#### [Source document]
Dr. Mark Humphrys

School of Computing. Dublin City University.

Online coding site: Ancient Brain

coders   JavaScript worlds

Search:

Free AI exercises


Knuth-Morris-Pratt string search algorithm


How to speed up brute force string search

Suppose pattern = 1000011
string = ... 1010001000011 ...
Let's say in our brute force search from LHS of string, we currently have the green bits aligned and have just discovered the mismatch at the red bit = string[i]
We note that pattern[0] is different from pattern[1] .. pattern[4]

but we know that currently:
string[i-4] == pattern[0]
string[i-3] == pattern[1]
string[i-2] == pattern[2]
string[i-1] == pattern[3]

So no point moving right by 1 position and trying to match pattern[0] with string[i-3]
Instead can jump straight to string[i] and start trying to match pattern[0] from there.

#### [Information provided]
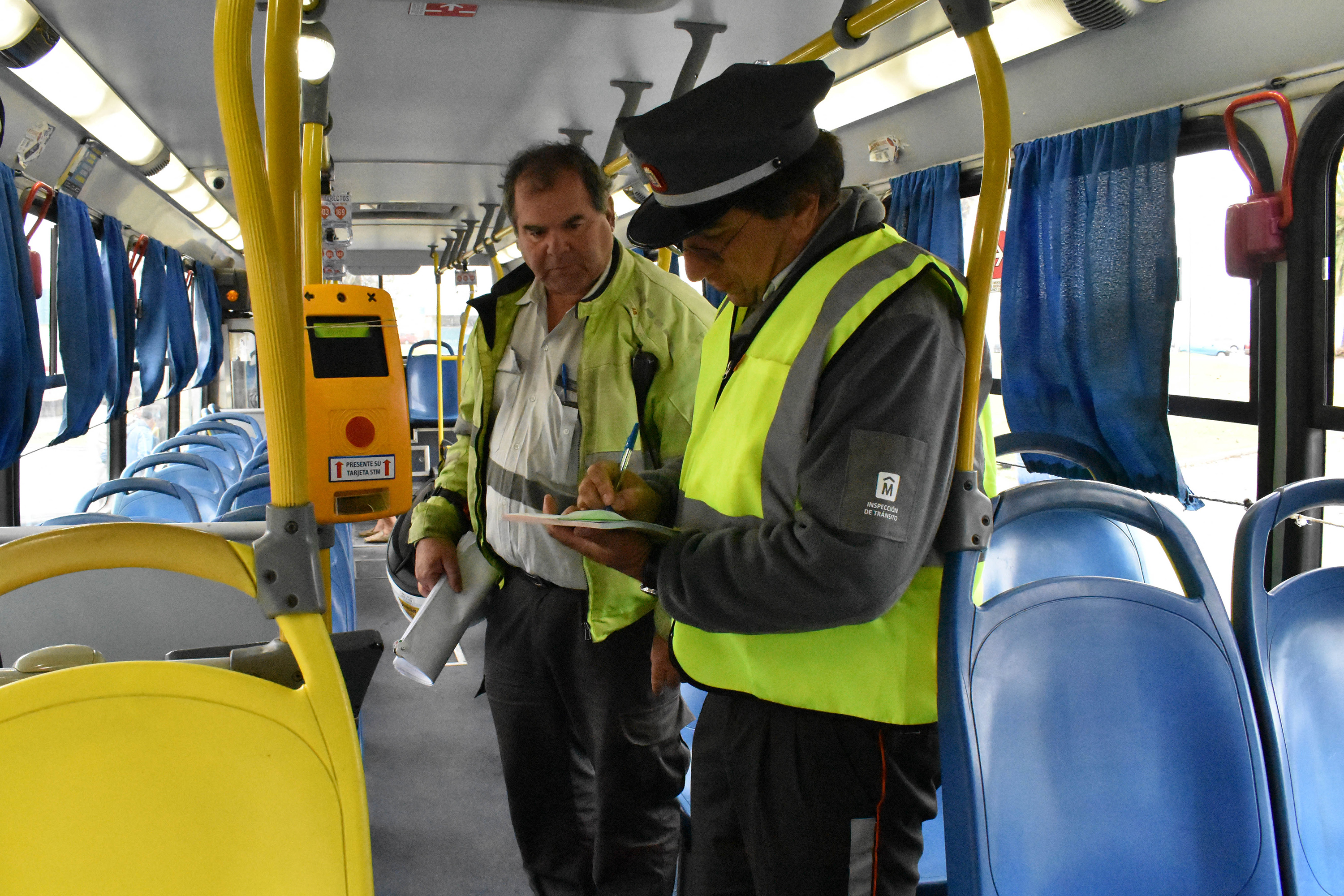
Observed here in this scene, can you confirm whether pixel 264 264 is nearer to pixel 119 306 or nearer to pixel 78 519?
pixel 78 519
---
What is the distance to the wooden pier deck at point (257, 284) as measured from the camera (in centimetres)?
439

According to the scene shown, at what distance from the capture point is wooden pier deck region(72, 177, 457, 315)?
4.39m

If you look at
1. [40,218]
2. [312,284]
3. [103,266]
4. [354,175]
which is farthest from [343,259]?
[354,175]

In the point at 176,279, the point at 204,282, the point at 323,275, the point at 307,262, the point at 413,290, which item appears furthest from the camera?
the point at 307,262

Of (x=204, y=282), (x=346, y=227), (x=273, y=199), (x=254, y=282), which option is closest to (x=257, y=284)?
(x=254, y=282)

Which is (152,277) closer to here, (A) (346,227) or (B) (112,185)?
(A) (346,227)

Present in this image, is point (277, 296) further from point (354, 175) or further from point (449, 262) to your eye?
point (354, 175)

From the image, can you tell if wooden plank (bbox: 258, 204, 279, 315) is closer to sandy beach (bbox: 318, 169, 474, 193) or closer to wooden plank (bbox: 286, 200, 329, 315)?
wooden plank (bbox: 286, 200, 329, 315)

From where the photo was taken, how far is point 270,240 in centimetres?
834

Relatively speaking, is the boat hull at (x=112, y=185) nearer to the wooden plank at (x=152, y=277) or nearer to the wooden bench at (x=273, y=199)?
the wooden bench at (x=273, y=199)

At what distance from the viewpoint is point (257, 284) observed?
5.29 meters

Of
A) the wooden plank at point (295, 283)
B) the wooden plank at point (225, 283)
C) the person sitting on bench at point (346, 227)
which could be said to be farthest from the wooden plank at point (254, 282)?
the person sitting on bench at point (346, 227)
...
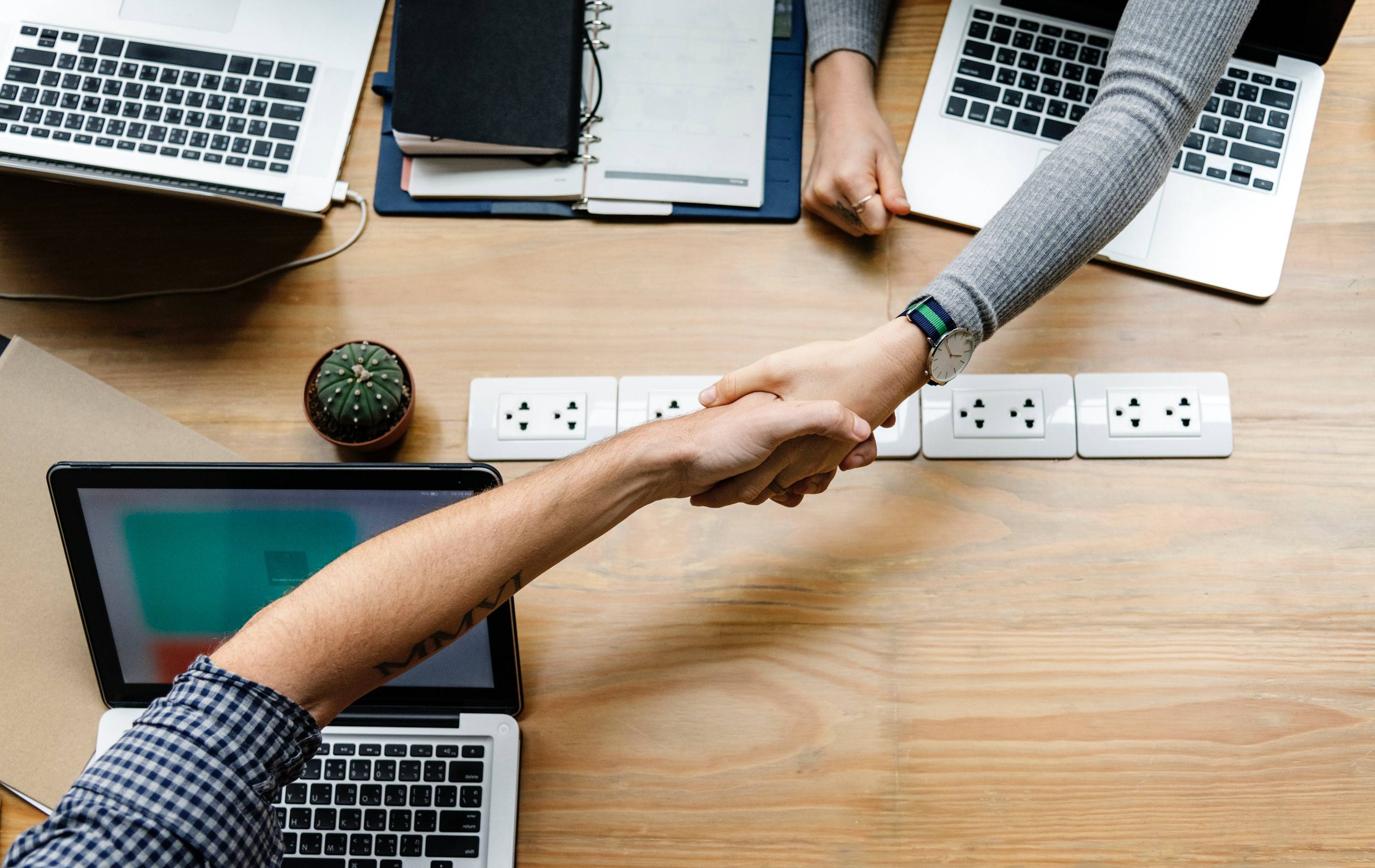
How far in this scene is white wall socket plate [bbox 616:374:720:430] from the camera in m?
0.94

#### [Actions to take]
1. Say whether each statement agrees with the Knuth-Morris-Pratt page. Answer yes or no, and quote the deciding words from the page exactly. (a) The example pattern is 1000011. (b) The mismatch is discovered at a green bit. (c) After the mismatch, matching of pattern[0] should resume at string[i-3].
2. Identify every line of the rows that contains the word "closer", and copy each of those lines.
The rows have no connection to the text on string search.

#### [Exercise responses]
1.
(a) Yes: "Suppose pattern = 1000011"
(b) No: "discovered the mismatch at the red bit = string[i]"
(c) No: "So no point moving right by 1 position and trying to match pattern[0] with string[i-3]"

2.
Which is (152,277) closer to here, (A) (346,227) or (B) (112,185)?
From the image, can you tell if wooden plank (bbox: 258, 204, 279, 315) is closer to sandy beach (bbox: 318, 169, 474, 193) or closer to wooden plank (bbox: 286, 200, 329, 315)?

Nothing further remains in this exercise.